Transfert technologique Une banque d'investissement londonienne investit des capitaux dans l'Université Humboldt de Berlin pour favoriser le transfert de technologie
L'Université Humboldt de Berlin a décidé de travailler en collaboration avec une banque d'investissement londonienne pour accroître ses possibilités de transfert technologique.
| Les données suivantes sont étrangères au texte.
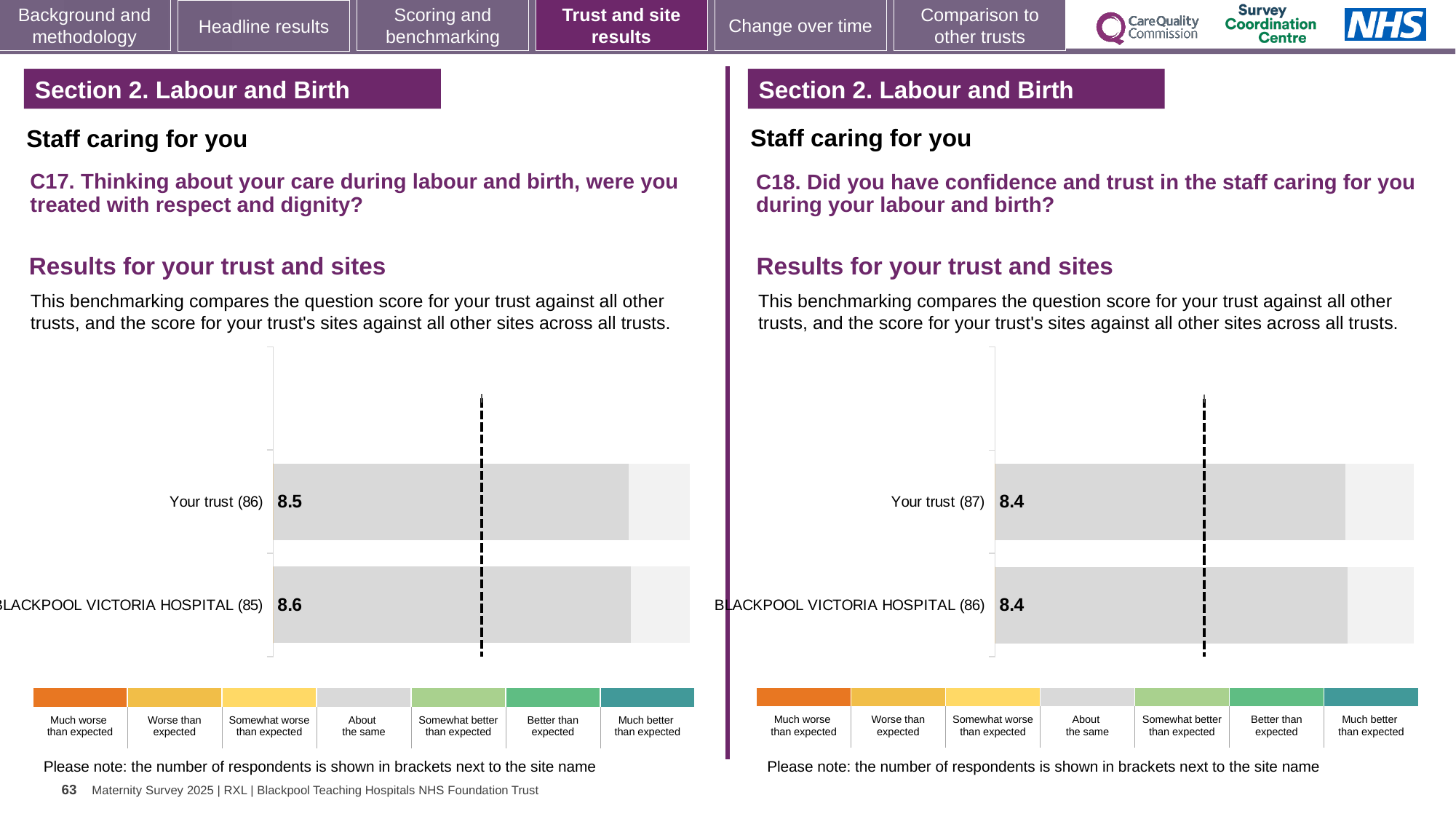
In the right chart (C18), what is the score for BLACKPOOL VICTORIA HOSPITAL (86)? 8.4 In the right chart (C18), what is the difference between the Your trust (87) score and the BLACKPOOL VICTORIA HOSPITAL (86) score? 0 How many bars are plotted in the left chart (C17)? 2 In the left chart (C17), what is the score for Your trust (86)? 8.5 In the left chart (C17), what is the score for BLACKPOOL VICTORIA HOSPITAL (85)? 8.6 In the right chart (C18), how many respondents are shown in brackets for BLACKPOOL VICTORIA HOSPITAL? 86 What type of chart is used on the left (C17)? Bar chart In the left chart (C17), what is the difference between the BLACKPOOL VICTORIA HOSPITAL (85) score and the Your trust (86) score? 0.1 How many bars are plotted in the right chart (C18)? 2 In the left chart (C17), which category has the higher score? BLACKPOOL VICTORIA HOSPITAL (85) In the right chart (C18), what is the score for Your trust (87)? 8.4 In the left chart (C17), how many respondents are shown in brackets for Your trust? 86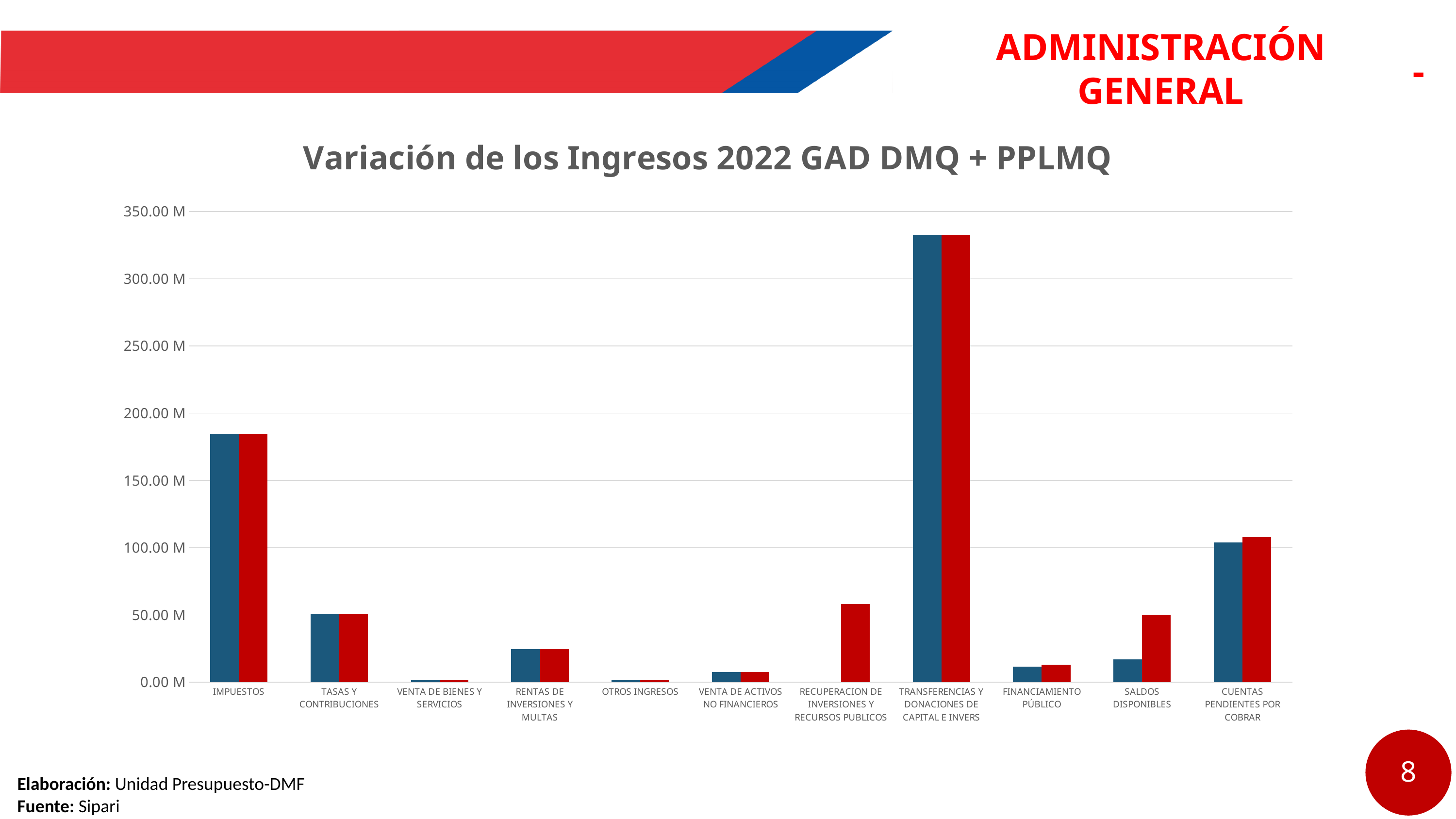
What is the highest value shown on the y axis of the chart? 350.00 M Which category has the highest bars in the chart? TRANSFERENCIAS Y DONACIONES DE CAPITAL E INVERS Which is larger: the blue bar for IMPUESTOS or the blue bar for CUENTAS PENDIENTES POR COBRAR? IMPUESTOS Is the value of the blue bar for SALDOS DISPONIBLES greater or less than 50.00 M? less Is the value of the red bar for TRANSFERENCIAS Y DONACIONES DE CAPITAL E INVERS greater or less than 300.00 M? greater Is the value of the red bar for RECUPERACION DE INVERSIONES Y RECURSOS PUBLICOS greater or less than 50.00 M? greater How many categories are shown on the x axis of the chart? 11 What is the title of the chart? Variación de los Ingresos 2022 GAD DMQ + PPLMQ What kind of chart is shown on the slide? bar chart For SALDOS DISPONIBLES, which bar is larger, the blue one or the red one? the red one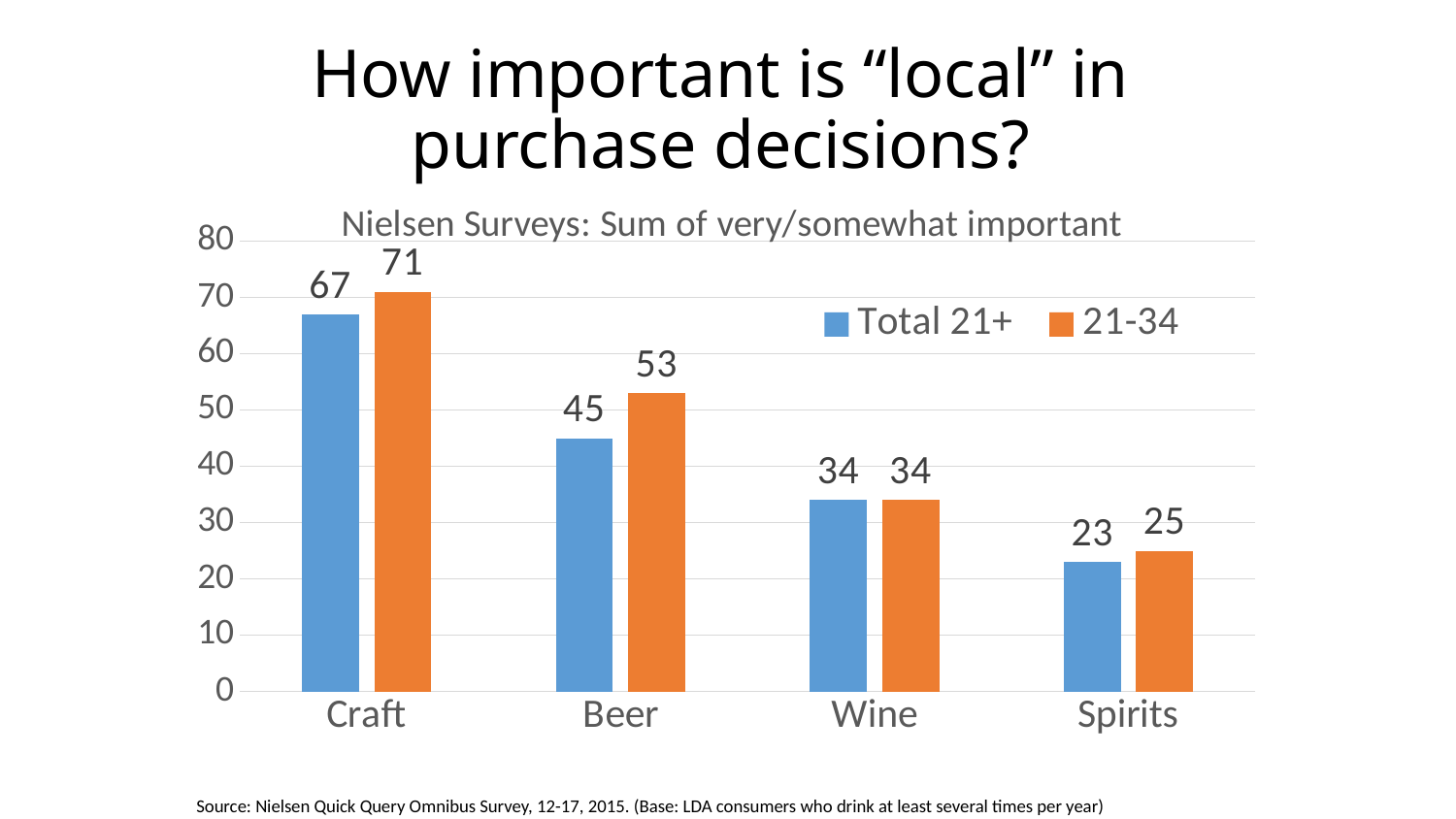
How many series does the legend list? 2 Which category has the highest value for the 21-34 series? Craft What kind of chart is shown on the slide? Bar chart What is the chart's title? Nielsen Surveys: Sum of very/somewhat important What is the difference between the 21-34 and Total 21+ values for Beer? 8 Do the Total 21+ values rise or fall from Craft to Spirits along the x axis? Fall What is the value for Total 21+ for Craft? 67 What is the value for 21-34 for Spirits? 25 Which category has the lowest value for the Total 21+ series? Spirits How many categories are shown on the x axis? 4 Which is larger for Craft: the Total 21+ value or the 21-34 value? 21-34 What is the value for 21-34 for Beer? 53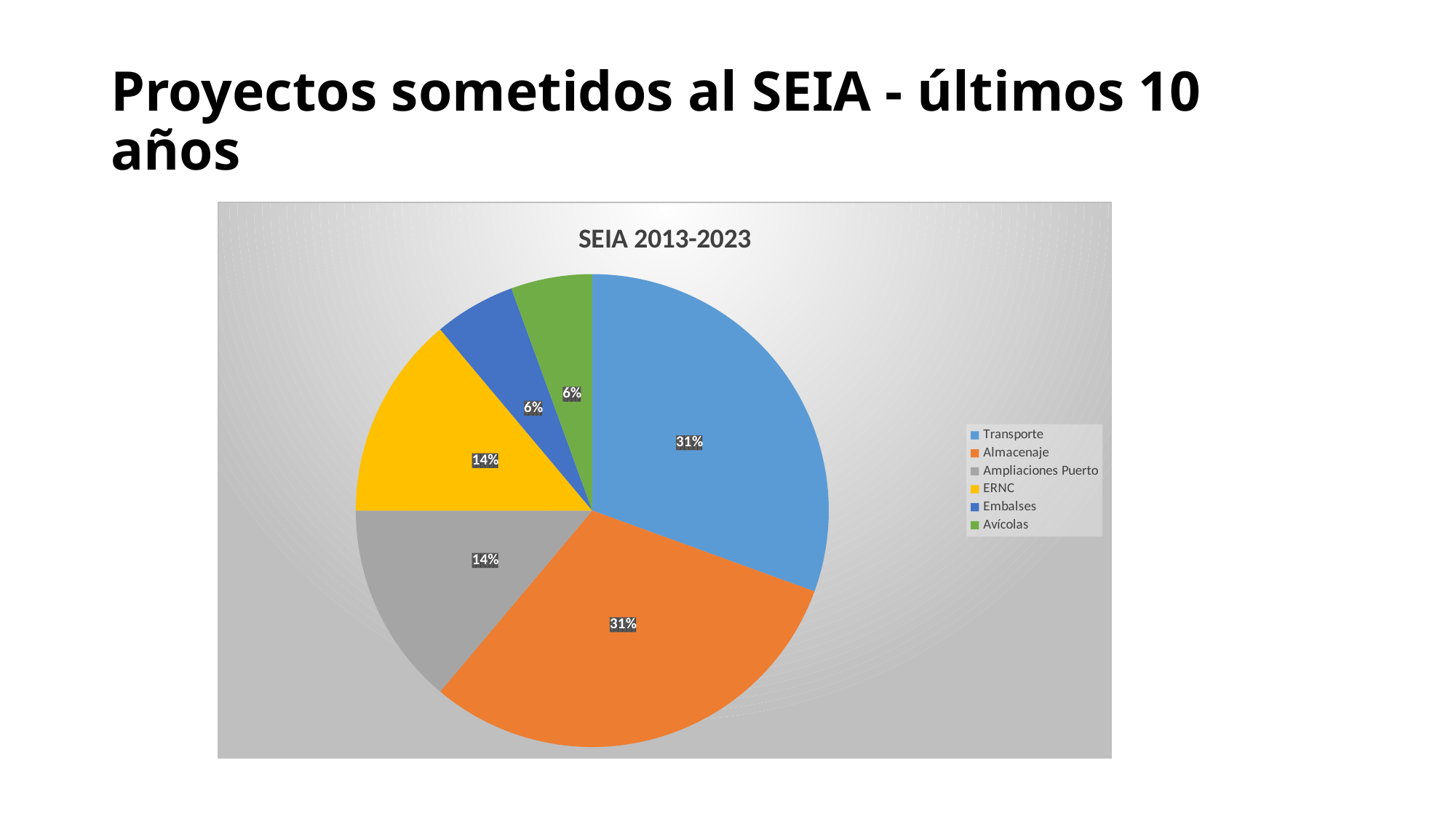
What is the difference in percentage points between Almacenaje and Embalses? 25 What percentage of the pie does Transporte represent? 31% What percentage of the pie does Almacenaje represent? 31% Which colour represents ERNC in the legend? yellow What is the value shown for Ampliaciones Puerto? 14% Which is larger, the share for Transporte or the share for ERNC? Transporte What kind of chart is shown on the slide? pie chart What is the value shown for Avícolas? 6% How many categories does the pie chart have? 6 What is the value shown for Embalses? 6% What is the value shown for ERNC? 14% What is the title of the chart? SEIA 2013-2023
Selon le pré-contrat qui a été signé entre la société "Humboldt-Innovation GmbH" et la banque "First London Securities", cette dernière devrait octroyer 50 millions d'euros à l'université berlinoise afin de permettre à ses chercheurs de commercialiser leurs produits innovants, au sein d'une nouvelle entreprise.
"Ce type de coopération entre une université publique et une banque d'investissement est une première en Allemagne", a déclaré Michael Linscheid, Vice-président de l'université en charge de la recherche. La banque "First London Securities" a déjà établi un contrat de coopération similaire avec l'Imperial College de Londres. En revanche, les banques d'investissement allemandes hésitent encore avant de signer ce type de contrat avec une université.
La banque "First London Securities" qui, selon son site Internet est spécialisée dans le domaine des biotechnologies et de la médecine régénératrice, a récolté la somme de 50 millions d'euros auprès de différents investisseurs. Elle a placé cet argent sous la forme d'un fonds, celui-ci permettant par la suite de financer les entreprises qui commercialiseront les produits développés au sein de l'université. En contre-partie, les investisseurs participeront au capital de ces entreprises qu'ils financent eux-mêmes via ce fonds. Les investisseurs misent sur le fait que les entreprises réaliseront tôt ou tard des bénéfices ou bien qu'elles seront rachetées à profit, leur gain pouvant ainsi bénéficier aux investisseurs à hauteur de leurs parts.
Une telle coopération est avant tout profitable aux chercheurs de l'université. D'une part, ils peuvent bénéficier d'une somme non négligeable pour les aider à mettre à profit leurs idées et d'autre part, le fonds représente pour eux une réelle motivation pour le développement de produits.
Un exemple de fonctionnement de ce principe d'investissement : la société pharmaceutique berlinoise Jerini. Fondée par des chercheurs de l'Université de médecine de Berlin - Charité, Jerini a été rachetée pour 360 millions d'euros par un grand groupe qui était intéressé par le potentiel de commercialisation de l'un de ses médicaments. Lors du rachat, les investisseurs ont touché trois fois la somme qu'ils avaient investie à l'origine dans Jerini.
Il est important de noter que l'université n'a pas l'obligation de garantir les profits des sociétés créées, "le risque repose sur la banque elle-même", explique Dirk Radzinski, PDG de la société "Humboldt-Innovation GmbH". En outre, la "Humboldt-Innovation GmbH" percevra de l'argent si elle transmet des idées d'investissement prometteuses à la banque. Les 50 millions d'euros devraient parvenir à l'université au plus tard à l'automne 2008.